Sobre las doce y media, a excepción de los puntos de resistencia que los madrileños mantienen entre Puerta Cerrada, la calle Mayor, Antón Martín y la puerta del Sol, las columnas que convergen hacia el centro avanzan ya sin demasiada dificultad, asegurando sus comunicaciones por las grandes avenidas. Tal es el caso de la calle de Atocha, hacia la que se han retirado numerosos paisanos que combatían en el paseo del Prado. Algunos traen noticia de las atrocidades cometidas por los franceses en la puerta de Alcalá y en el Resguardo de Recoletos, donde acaban de apresar a los funcionarios que allí estaban, interviniesen o no en los combates.
—Se los han llevado a todos —cuenta alguien—: Ramírez de Arellano, Requena, Parra, Calvillo y los otros… También a un hortelano del marqués de Perales que tuvo la mala suerte de esconderse con ellos. Llegaron los gabachos, les quitaron las armas y los caballos, y los bajaron al Prado como a una recua de bestias… Y cuando el brigadier don Nicolás Galet acudió de uniforme a reclamar a su gente, le pegaron un tiro en la ingle.
—Conozco a Ramírez de Arellano. Su mujer es Manuela Franco, la hermana de Lucas. Tienen dos hijos y ella está embarazada del tercero… ¡Pobres!
—Por lo visto están fusilando a mucha gente.

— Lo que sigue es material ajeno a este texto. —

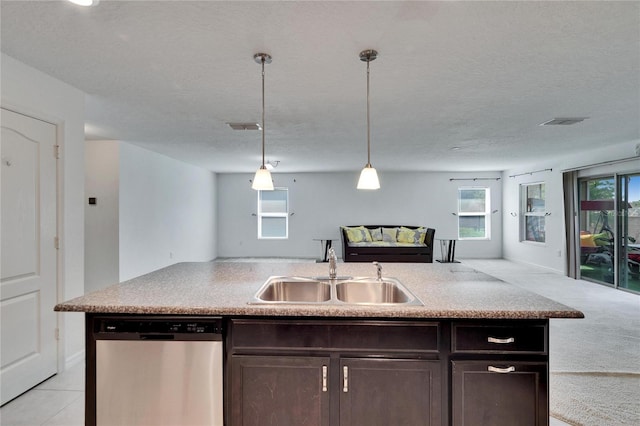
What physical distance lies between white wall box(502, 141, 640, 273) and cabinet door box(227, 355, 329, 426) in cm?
567

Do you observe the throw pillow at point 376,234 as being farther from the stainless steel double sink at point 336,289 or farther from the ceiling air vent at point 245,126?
the stainless steel double sink at point 336,289

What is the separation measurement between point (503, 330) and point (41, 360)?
3.09 m

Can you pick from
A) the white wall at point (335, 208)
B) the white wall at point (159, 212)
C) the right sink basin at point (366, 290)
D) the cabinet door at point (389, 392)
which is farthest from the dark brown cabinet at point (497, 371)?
the white wall at point (335, 208)

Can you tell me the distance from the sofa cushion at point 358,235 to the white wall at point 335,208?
2.95 ft

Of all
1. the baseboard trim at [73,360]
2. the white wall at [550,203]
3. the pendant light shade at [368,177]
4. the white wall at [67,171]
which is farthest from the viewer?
the white wall at [550,203]

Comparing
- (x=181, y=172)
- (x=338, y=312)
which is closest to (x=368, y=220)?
(x=181, y=172)

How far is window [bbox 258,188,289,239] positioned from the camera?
8.61 meters

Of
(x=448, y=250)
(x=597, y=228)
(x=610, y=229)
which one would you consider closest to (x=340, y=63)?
(x=610, y=229)

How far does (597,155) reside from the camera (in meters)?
5.32

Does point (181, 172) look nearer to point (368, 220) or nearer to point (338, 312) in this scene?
point (368, 220)

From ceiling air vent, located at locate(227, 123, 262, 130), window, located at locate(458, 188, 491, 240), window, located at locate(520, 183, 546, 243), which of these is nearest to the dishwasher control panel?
ceiling air vent, located at locate(227, 123, 262, 130)

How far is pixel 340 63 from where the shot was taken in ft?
7.47

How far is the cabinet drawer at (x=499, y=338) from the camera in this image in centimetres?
145

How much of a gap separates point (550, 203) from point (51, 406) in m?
7.76
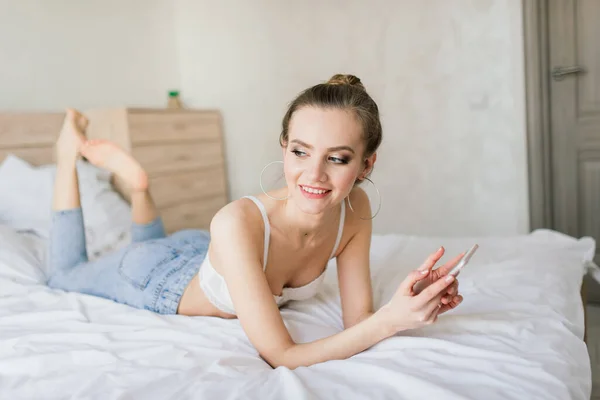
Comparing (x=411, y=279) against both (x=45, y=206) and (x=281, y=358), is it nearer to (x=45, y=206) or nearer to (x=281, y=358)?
(x=281, y=358)

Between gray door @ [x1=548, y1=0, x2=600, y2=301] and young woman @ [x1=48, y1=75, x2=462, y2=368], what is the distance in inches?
76.8

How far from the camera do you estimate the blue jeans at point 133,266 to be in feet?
5.11

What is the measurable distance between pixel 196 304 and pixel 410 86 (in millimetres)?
2112

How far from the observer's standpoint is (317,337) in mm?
1257

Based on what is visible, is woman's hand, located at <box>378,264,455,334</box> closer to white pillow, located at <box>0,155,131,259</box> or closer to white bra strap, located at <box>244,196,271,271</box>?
white bra strap, located at <box>244,196,271,271</box>

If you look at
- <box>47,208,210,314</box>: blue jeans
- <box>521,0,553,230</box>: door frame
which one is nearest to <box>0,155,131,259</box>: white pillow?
<box>47,208,210,314</box>: blue jeans

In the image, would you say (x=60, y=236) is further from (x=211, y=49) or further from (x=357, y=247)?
(x=211, y=49)

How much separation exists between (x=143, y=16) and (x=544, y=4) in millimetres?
2444

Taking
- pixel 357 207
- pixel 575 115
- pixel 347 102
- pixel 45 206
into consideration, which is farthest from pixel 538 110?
pixel 45 206

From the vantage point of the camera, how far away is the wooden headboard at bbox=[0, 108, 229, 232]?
8.54ft

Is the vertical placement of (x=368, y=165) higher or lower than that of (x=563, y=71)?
lower

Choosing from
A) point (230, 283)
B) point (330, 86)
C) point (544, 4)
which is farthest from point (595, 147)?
point (230, 283)

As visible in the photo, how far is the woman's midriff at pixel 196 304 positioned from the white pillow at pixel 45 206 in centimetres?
88

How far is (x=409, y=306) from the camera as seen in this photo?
96cm
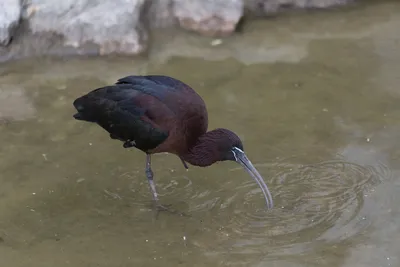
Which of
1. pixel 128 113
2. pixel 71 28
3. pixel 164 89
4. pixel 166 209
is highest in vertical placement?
pixel 164 89

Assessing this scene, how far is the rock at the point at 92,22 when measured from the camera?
20.0ft

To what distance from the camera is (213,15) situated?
21.1ft

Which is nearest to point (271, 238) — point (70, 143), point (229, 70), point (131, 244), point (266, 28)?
point (131, 244)

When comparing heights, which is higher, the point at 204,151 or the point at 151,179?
the point at 204,151

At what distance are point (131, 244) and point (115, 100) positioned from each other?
0.88 meters

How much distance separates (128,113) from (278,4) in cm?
341

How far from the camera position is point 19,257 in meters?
3.74

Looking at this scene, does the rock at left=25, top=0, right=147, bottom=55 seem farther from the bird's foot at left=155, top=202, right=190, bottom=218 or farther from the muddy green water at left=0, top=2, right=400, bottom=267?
the bird's foot at left=155, top=202, right=190, bottom=218

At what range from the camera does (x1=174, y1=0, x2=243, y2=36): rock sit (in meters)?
6.41

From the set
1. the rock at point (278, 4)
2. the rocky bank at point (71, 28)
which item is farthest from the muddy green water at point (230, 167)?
the rock at point (278, 4)

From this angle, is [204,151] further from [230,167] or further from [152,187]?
[230,167]

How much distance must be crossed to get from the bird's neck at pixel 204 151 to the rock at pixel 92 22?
2351mm

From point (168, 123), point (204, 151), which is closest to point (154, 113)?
point (168, 123)

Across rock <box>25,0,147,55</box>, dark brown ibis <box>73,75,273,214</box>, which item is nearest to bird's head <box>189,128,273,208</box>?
dark brown ibis <box>73,75,273,214</box>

—Y la que van a fusilar… A nosotros, por ejemplo, si nos agarran.
—¡Cuidado, que vuelven!
Atacados por un destacamento de dragones procedente del Buen Retiro y por una columna de infantería que avanza desde el paseo de las Delicias, una docena de paisanos y cuatro soldados de los cinco que abandonaron el cuartel de Guardias Españolas —el quinto, Eugenio García Rodríguez, ha muerto junto a la verja del Jardín Botánico— se baten en retirada protegiéndose en las calles próximas. Empieza de ese modo una sucia pelea de esquinas, zaguanes y soportales, en la que los españoles terminan cercados. Apresan así, cuando huye hacia las tapias de Jesús, a Domingo Braña Balbín, mozo de tabaco de la Real Aduana. Tres soldados de Guardias Españolas que van con él logran escapar de casa en casa, derribando tabiques y saltando por los tejados, mientras que el sevillano Manuel Alonso Albis, cuyo uniforme atrae la atención de los franceses, recibe un tiro de refilón que le destroza un carrillo; y al volverse dejando caer el fusil mientras desenvaina el sable, recibe otro disparo en el pecho que lo derriba junto al muro trasero del Hospital General. Capturan después al arriero Baltasar Ruiz, que será fusilado al poco rato en la alcantarilla de Atocha. Los demás, perseguidos por los imperiales que les dan caza a la bayoneta y los ametrallan con una pieza de artillería que enfila calle de Atocha arriba, pelean al arma blanca, sin esperanza, sucumbiendo uno tras otro. El que más lejos llega es Juan Bautista Coronel, músico de cincuenta años nacido en San Juan de Panamá, quien, corriendo cerca de la plazuela de Antón Martín, recibe una esquirla de metralla que le desgarra un muslo y el vientre. Otros miembros de esa partida, José Juan Bautista Montenegro, el gallego de Mondoñedo Juan Fernández de Chao y el zapatero de diecinueve años José Peña, acorralados y sin municiones, levantan las manos y se rinden a los franceses. Por la tarde, los tres se contarán entre los fusilados en la cuesta del Buen Retiro.